Liebe Landsleute und uns Verbundene,
unsere Wallfahrt nach Telgte in diesem Heiligen Jahr 2025 ist eine wichtige Station auf unserem Pilgerweg der Hoffnung.
Herzliche Einladung, 80 Jahre nach dem Ende des Zweiten Weltkrieges mit unseren Anliegen und der Bitte der Welt um Frieden zur Gnadenmutter in Telgte zu kommen!
Prälat Franz Jung
Großdechant
Dr. Marius Linnenborn
Präses des Heimatwerkes
Grafschaft Glatz e. V.
Dr. Georg Jäschke
Vorsitzender des Heimatwerkes
Grafschaft Glatz e. V.

Was uns Hoffnung gibt

Wenn wir uns bei unserer diesjährigen Wallfahrt bei der Gnadenmutter von Telgte versammeln, werden wir unsere Gottesdienste nicht in der Propsteikirche feiern können, die in diesem Jahr wegen Renovierungs- und Umbauarbeiten geschlossen ist. Im Park an der Ems wird ein großes Zelt stehen, in dem wir die Festmesse und die Abschlussandacht feiern. Das wird zwar etwas ungewohnt sein, aber es trifft alle größeren Wallfahrtsgruppen, die sich in diesem Jahr nach Telgte auf den Weg machen.
Dass diese Umstellung gerade im Heiligen Jahr 2025 erforderlich ist, lässt sich auch geistlich deuten. Der am Ostermontag verstorbene Papst Franziskus hatte dieses Jahr unter das Leitwort „Pilger der Hoffnung“ gestellt.
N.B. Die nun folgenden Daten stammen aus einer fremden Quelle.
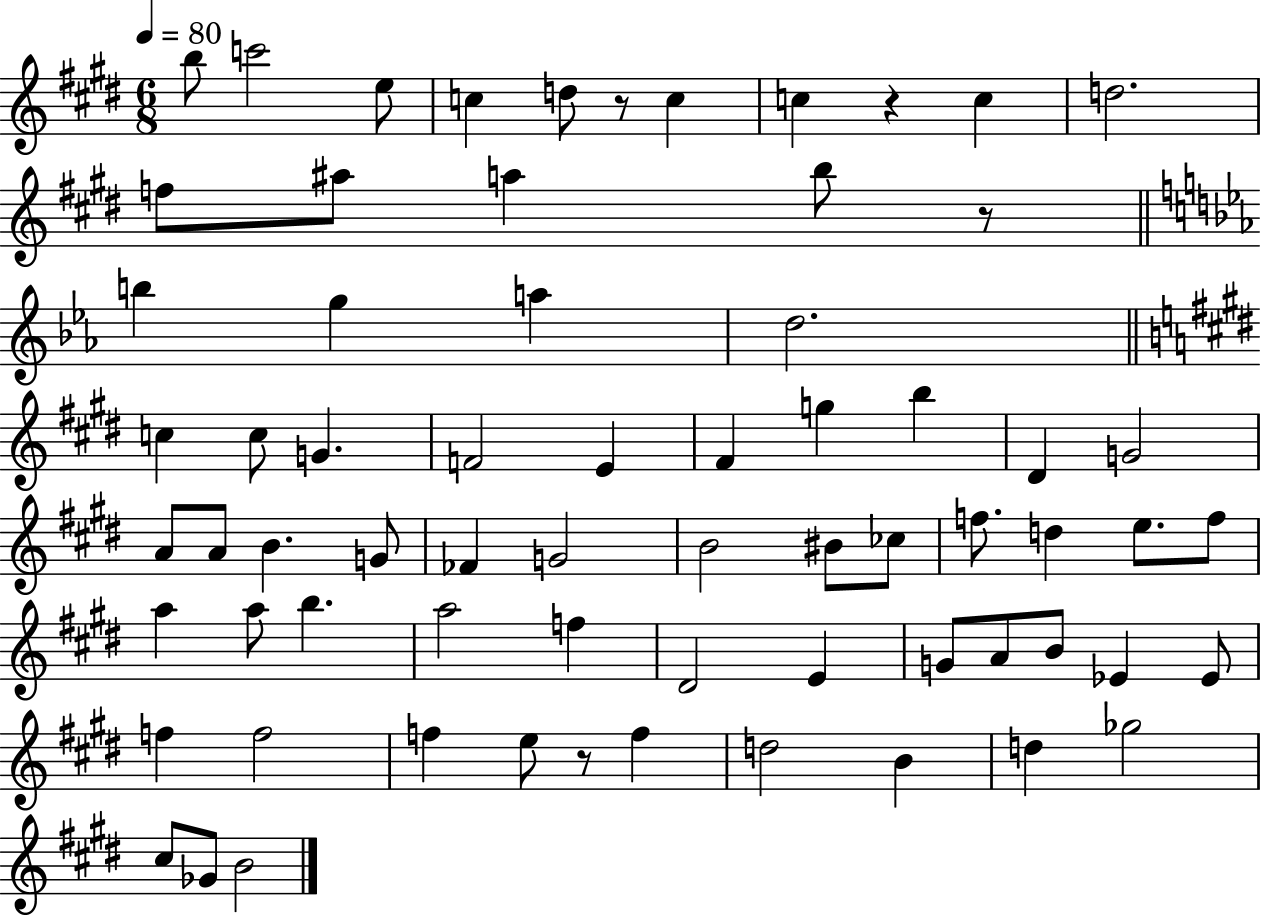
{
  \clef treble
  \numericTimeSignature
  \time 6/8
  \key e \major
  \tempo 4 = 80
  \repeat volta 2 { b''8 c'''2 e''8 | c''4 d''8 r8 c''4 | c''4 r4 c''4 | d''2. | \break f''8 ais''8 a''4 b''8 r8 | \bar "||" \break \key ees \major b''4 g''4 a''4 | d''2. | \bar "||" \break \key e \major c''4 c''8 g'4. | f'2 e'4 | fis'4 g''4 b''4 | dis'4 g'2 | \break a'8 a'8 b'4. g'8 | fes'4 g'2 | b'2 bis'8 ces''8 | f''8. d''4 e''8. f''8 | \break a''4 a''8 b''4. | a''2 f''4 | dis'2 e'4 | g'8 a'8 b'8 ees'4 ees'8 | \break f''4 f''2 | f''4 e''8 r8 f''4 | d''2 b'4 | d''4 ges''2 | \break cis''8 ges'8 b'2 | } \bar "|."
}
Wer zu einem weiter entfernten Ziel als Pilger unterwegs ist und nicht unter einem festen Dach Schutz findet, setzt sich auf dem Weg den klimatischen Bedingungen des Wetters aus, auch manchen Gefahren – in früheren Jahrhunderten noch viel stärker als heute.
Alle, die die Zeit der Vertreibung vor acht Jahrzehnten miterlebt haben, können davon erzählen – vom Schmerz des Verlustes, von der Ungewissheit, wohin es geht, zugleich aber auch von der Solidarität in der Gemeinschaft der von demselben Schicksal Betroffenen.
Ein Zelt ist Symbol für das Unterwegssein. Als Christen verstehen wir unseren gesamten Lebensweg als einen „Pilgerweg der Hoffnung“. Wir werden einmal unsere feste irdische Bleibe verlassen, wenn wir zum endgültigen Ziel gerufen werden. Unser Unterwegssein ist aber von einer großen Hoffnung erfüllt. „Wir wissen: Wenn unser irdisches Zelt abgebrochen wird, dann haben wir eine Wohnung von Gott, ein nicht von Menschenhand errichtetes ewiges Haus im Himmel.“ (2 Kor 5,1)
Die Erfahrung der Gemeinschaft, die alle, die nach Telgte kommen, wieder erleben, die uns als Grafschaft Glatzer aber auch über große Entfernungen miteinander verbindet, stärkt uns auf dem Pilgerweg des Lebens. Auch wenn Sie nicht in Telgte dabei sein können, werden wir Ihre Anliegen mittragen und der Schmerzhaften Mutter anvertrauen.
So ist das Zelt, in dem wir unsere großen Gottesdienste feiern werden, gerade in diesem Heiligen Jahr ein sprechendes Zeichen dafür, dass wir auf dem Pilgerweg der Hoffnung unterwegs sind. Und den Umbau der Telgter Wallfahrtskirche können wir als Zeichen für die Veränderungen und Wandlungen verstehen, die wir in unserer Kirche erleben. Auch wenn wir die zukünftige Gestalt der Kirche kaum oder erst anfangshaft erkennen, schöpfen wir aus dem Glauben immer wieder Kraft zum Aufbrechen und neue Zuversicht. Die Freude, die wir im Zusammenhang mit der Wahl und dem Amtsbeginn von Papst Leo XIV. erlebt haben, stärkt uns auf dem Weg.
Bleiben wir miteinander verbunden als Pilger der Hoffnung!